→ What this exercise asks
a - Answer from the getaddrinfo text, one line each:
(i) What did the writer download to see which combinations exist?
(ii) What is the contact port sometimes called?
(iii) With which protocol are the same port assignments used to the extent possible?
b - Carry on the getaddrinfo post from its last sentence onward.

→ Text extract
[start]

I've been thinking about this, and I've changed my mind a few
times over the course of the discussion. :-)

Before trying to answer what should be returned with a numeric service
number an no sockettype, the questions in my mind are:
	o What is the purpose of getaddrinfo(), i.e. what is the
	  primary use for information returned by getaddrinfo()?
	o If getaddrinfo() just calls getservby{name,port}(),
	  should it blindly propogate the symantics of those routines?
	o What is the purpose of calling getaddrinfo() with
	  a service name, but without specifying a socket type?

I pulled down the current copy of tcp/udp port assignments, to
see what combinations are there.  At the top, it states:

    Ports are used in the TCP [RFC793] to name the ends of logical
    connections which carry long term conversations.  For the purpose of
    providing services to unknown callers, a service contact port is
    defined.  This list specifies the port used by the server process as
    its contact port.  The contact port is sometimes called the
    "well-known port".

    To the extent possible, these same port assignments are used with the
    UDP [RFC768].

[end]

→ Dataset
[start]

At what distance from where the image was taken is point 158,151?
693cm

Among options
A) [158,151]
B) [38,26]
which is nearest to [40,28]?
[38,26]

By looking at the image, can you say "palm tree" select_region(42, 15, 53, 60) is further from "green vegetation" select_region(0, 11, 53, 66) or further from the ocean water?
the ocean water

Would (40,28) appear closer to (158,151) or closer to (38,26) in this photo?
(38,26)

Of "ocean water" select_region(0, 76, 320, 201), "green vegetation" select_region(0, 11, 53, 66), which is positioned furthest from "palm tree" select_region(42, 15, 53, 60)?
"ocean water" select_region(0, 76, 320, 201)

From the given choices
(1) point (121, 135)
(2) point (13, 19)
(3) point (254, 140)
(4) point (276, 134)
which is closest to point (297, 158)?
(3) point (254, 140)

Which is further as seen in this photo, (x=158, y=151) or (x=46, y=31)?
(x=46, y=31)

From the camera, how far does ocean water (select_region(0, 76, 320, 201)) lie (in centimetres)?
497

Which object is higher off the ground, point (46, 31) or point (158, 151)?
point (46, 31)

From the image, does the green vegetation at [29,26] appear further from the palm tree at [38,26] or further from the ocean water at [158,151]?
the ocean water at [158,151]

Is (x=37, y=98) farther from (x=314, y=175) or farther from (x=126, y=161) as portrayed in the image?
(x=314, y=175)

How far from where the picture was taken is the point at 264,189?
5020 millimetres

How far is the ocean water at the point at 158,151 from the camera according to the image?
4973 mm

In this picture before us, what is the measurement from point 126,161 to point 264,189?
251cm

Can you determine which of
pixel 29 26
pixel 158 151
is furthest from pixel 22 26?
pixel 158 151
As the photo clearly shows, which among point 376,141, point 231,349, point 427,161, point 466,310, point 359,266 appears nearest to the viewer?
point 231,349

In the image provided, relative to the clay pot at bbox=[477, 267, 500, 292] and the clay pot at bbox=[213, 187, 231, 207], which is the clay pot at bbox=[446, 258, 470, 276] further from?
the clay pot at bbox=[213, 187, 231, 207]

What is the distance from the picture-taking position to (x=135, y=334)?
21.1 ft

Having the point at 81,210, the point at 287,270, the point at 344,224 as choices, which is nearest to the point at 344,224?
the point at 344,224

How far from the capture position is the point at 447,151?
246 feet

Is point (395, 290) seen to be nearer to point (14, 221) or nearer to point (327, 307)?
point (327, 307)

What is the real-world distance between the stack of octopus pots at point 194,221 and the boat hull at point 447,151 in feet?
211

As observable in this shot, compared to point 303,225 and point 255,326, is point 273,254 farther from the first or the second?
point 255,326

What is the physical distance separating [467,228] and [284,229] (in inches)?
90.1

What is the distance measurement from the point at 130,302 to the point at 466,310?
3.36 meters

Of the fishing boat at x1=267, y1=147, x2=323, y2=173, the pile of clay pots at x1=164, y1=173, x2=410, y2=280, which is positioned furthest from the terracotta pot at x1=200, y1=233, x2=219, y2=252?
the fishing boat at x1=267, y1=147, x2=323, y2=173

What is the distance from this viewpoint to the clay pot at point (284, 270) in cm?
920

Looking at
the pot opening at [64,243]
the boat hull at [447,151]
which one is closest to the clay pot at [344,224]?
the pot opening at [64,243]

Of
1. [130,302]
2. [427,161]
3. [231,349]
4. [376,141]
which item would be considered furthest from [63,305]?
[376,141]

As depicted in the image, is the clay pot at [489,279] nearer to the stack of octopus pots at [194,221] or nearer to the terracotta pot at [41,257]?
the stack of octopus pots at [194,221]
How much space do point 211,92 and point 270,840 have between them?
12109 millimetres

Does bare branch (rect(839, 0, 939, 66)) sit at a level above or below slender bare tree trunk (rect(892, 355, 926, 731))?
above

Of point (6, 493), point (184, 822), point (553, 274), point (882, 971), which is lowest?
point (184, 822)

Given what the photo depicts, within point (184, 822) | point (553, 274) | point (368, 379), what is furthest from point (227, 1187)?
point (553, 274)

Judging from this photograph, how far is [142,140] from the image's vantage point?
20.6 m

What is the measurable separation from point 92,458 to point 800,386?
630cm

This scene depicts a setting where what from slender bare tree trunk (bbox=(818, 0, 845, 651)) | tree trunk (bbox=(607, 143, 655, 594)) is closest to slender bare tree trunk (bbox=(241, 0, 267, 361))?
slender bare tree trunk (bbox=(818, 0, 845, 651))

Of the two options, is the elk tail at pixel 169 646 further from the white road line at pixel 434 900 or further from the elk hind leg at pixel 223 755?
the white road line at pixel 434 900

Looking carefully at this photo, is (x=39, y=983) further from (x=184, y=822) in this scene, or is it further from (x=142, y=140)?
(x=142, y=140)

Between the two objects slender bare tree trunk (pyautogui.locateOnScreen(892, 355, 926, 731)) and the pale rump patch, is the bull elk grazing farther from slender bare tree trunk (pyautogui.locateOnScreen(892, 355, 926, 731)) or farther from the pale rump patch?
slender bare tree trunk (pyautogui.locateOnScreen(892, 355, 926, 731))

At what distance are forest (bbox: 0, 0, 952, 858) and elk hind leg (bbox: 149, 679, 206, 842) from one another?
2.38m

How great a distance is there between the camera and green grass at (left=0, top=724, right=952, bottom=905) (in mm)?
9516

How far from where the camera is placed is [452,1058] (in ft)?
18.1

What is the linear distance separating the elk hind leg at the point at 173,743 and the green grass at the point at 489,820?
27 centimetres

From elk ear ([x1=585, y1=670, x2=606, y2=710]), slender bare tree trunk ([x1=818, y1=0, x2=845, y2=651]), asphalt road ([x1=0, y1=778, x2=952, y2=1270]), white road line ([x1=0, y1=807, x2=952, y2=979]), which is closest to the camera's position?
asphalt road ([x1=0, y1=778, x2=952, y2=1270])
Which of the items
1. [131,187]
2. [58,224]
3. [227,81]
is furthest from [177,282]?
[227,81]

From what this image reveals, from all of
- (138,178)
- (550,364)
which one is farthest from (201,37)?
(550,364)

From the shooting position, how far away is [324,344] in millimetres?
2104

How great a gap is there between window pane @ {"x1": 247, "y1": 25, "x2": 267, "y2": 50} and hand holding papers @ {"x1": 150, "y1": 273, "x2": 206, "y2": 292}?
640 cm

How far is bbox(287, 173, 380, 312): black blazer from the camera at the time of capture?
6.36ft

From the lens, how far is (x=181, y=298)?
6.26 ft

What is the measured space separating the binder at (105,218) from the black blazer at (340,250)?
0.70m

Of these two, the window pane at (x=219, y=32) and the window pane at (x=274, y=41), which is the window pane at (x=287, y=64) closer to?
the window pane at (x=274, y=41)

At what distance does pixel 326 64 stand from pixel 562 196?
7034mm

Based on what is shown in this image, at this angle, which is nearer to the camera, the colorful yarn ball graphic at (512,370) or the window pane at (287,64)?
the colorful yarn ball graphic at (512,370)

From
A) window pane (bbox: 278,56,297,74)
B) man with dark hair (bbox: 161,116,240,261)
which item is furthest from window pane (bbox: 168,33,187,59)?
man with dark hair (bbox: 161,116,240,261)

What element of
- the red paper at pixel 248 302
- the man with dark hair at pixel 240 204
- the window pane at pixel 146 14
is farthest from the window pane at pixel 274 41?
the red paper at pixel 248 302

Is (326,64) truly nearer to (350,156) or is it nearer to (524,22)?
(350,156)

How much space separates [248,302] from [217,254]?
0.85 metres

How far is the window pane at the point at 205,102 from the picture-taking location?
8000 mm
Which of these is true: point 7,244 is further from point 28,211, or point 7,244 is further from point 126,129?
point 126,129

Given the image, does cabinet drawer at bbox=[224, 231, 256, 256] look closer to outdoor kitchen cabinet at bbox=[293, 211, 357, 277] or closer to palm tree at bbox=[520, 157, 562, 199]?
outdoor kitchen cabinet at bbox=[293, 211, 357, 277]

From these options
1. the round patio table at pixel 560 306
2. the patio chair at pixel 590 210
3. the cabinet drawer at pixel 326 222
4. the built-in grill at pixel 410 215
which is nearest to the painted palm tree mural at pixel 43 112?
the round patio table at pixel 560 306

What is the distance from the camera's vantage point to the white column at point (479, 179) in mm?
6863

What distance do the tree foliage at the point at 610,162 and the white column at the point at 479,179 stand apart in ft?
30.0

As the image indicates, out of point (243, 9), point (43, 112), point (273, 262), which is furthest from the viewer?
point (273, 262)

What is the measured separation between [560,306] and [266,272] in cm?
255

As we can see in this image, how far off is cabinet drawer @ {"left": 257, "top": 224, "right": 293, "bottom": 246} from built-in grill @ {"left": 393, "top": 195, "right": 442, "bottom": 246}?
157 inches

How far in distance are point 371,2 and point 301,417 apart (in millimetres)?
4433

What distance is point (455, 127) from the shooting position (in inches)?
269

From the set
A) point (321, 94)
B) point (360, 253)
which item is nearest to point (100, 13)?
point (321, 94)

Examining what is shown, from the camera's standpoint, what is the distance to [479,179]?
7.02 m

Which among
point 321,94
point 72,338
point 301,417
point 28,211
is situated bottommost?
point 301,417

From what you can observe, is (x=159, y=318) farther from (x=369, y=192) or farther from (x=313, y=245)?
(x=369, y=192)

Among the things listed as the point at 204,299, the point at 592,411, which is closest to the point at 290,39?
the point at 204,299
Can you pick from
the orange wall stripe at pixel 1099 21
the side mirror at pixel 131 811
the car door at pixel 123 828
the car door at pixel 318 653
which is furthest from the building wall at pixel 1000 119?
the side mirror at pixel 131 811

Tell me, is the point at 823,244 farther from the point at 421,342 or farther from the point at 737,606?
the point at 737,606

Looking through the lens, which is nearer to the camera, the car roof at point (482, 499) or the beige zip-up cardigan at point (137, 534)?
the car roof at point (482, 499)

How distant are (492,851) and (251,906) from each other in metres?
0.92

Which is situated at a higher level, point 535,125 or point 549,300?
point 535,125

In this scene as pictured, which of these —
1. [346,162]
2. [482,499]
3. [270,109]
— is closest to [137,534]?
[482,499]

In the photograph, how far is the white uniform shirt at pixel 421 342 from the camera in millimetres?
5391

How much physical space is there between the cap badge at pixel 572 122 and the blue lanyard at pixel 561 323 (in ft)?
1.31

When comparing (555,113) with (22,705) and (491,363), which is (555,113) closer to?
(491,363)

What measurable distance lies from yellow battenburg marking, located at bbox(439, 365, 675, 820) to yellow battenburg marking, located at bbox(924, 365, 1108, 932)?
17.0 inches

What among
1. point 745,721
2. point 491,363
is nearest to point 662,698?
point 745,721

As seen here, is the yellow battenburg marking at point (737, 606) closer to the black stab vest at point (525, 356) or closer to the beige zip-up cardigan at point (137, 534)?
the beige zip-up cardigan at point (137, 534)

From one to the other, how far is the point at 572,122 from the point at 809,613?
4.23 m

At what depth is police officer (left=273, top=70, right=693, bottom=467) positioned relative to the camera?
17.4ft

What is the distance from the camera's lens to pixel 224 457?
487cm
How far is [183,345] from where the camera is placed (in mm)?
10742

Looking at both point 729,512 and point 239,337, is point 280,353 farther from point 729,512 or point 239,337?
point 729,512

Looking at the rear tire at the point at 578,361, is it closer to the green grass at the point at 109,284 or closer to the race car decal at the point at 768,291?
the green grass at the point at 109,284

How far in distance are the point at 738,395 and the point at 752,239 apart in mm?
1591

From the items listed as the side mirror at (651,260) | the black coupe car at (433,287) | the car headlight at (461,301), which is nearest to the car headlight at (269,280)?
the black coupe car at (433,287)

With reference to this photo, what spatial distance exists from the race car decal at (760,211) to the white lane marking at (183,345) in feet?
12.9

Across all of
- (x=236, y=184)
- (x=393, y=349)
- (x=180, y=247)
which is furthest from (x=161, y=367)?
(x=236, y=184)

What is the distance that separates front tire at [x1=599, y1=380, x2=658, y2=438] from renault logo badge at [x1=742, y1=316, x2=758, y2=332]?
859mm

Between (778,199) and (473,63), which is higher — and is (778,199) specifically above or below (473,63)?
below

[end]

→ Results for the exercise
a -
(i) The current copy of the tcp/udp port assignments.
(ii) The "well-known port".
(iii) UDP [RFC768].

b -
For the majority of assignments, the same number is assigned to the
same name for both TCP and UDP.  You have cases where the same
protocol provides both TCP and UDP service:
	echo	7/tcp
	echo	7/udp

Cases where both the TCP and UDP port number are assigned, but
the protocol only uses the TCP port:
	ftp	21/tcp
	ftp	21/udp

Other cases where both the TCP and UDP port number are assigned,
but the protocol only uses the UDP port:
	tftp	69/tcp
	tftp	69/udp

And, there are other cases, where one protocol has the TCP port
assignment, and another protocol has the UDP port assignment:
	shell	514/tcp
	syslog	514/udp

As to using getaddrinfo() with a service name, my understanding is that
it's main purpose in life is to provide a protocol independent method
for an application, given a service or address/service, to get the
information necessary to create a socket, then issue a bind()/listen()/
accept() or connect() call, and be able to do something useful with the
socket.  To that end, if getaddrinfo() can't return a non-zero ai_socktype
field, the information is not useful, because you can't specify a type of
0 on a socket() call.  So, following that logic:

     1)	In the returned addrinfo structures, if a servname was
	specified, then ai_socktype cannot be returned as 0.  Thus,
	if the ai_socktype cannot be determined because of ambiguity,
	an error should be returned.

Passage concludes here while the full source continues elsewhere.